Il est une deuxième chose dont nous nous sommes rendus compte lors de la préparation et de l’étude de ce dossier. En réalité, ils se considèrent si à l’aise, que le magistrat chargé de la mise en examen de Patrice Tacita & de Sarah Aristide - Mme Dutartre - commettait elle même une infraction de violation du secret de l’instruction. Elle n’a pas convoqué Sarah Aristide & Patrice Tacita par pli fermé : elle les a convoqués par fax. Alors que le fax est ouvert, que l"on ignore qui en sera le réceptionnera et qu’il est ainsi à la disposition de n’importe qui au sein du cabinet d’avocat.
Donc à partir su moment où l’on ne se donne pas les moyens de d’assurer le secret des actes de la procédure, l’on viole le secret de l’instruction. Et c’est cela qui s’est produit. Car même s’il s’agit de sa secrétaire, maître Aristide pouvait souhaiter ne pas vouloir informer sa secrétaire qu’elle était convoquée. Elle pouvait souhaiter ne pas divulguer un certain nombre de choses, même à sa secrétaire.
Le magistrat a ainsi confondu maître Sarah Aristide et madame Sarah Aristide. Elle aurait dû la convoquer sous pli fermé adressé à son adresse personnelle. Elle s’est contentée de lui adresser un vulgaire fax l’informant de sa convocation à Paris.

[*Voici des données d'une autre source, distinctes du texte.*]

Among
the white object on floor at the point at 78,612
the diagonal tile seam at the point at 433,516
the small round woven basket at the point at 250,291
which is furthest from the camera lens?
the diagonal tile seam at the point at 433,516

Nous avons donc déposé plainte pour violation du secret de l’instruction contre ce magistrat jeudi 11 juin 2009. Et nous pensons avoir la possibilité dès lundi de déposer une requête en suspicion légitime à son encontre. Car nous estimons que dès lors que nous avons porté plainte contre elle, elle ne peut plus garantir son impartialité pour auditionner et mener une procédure contre une personne ayant formé un recours à son encontre.
Ces deux procédures visent à démontrer que non seulement ils ne respectent rien ici ; mais qu’en plus ils violent eux mêmes leurs propres lois, dès lors que cela les arrange.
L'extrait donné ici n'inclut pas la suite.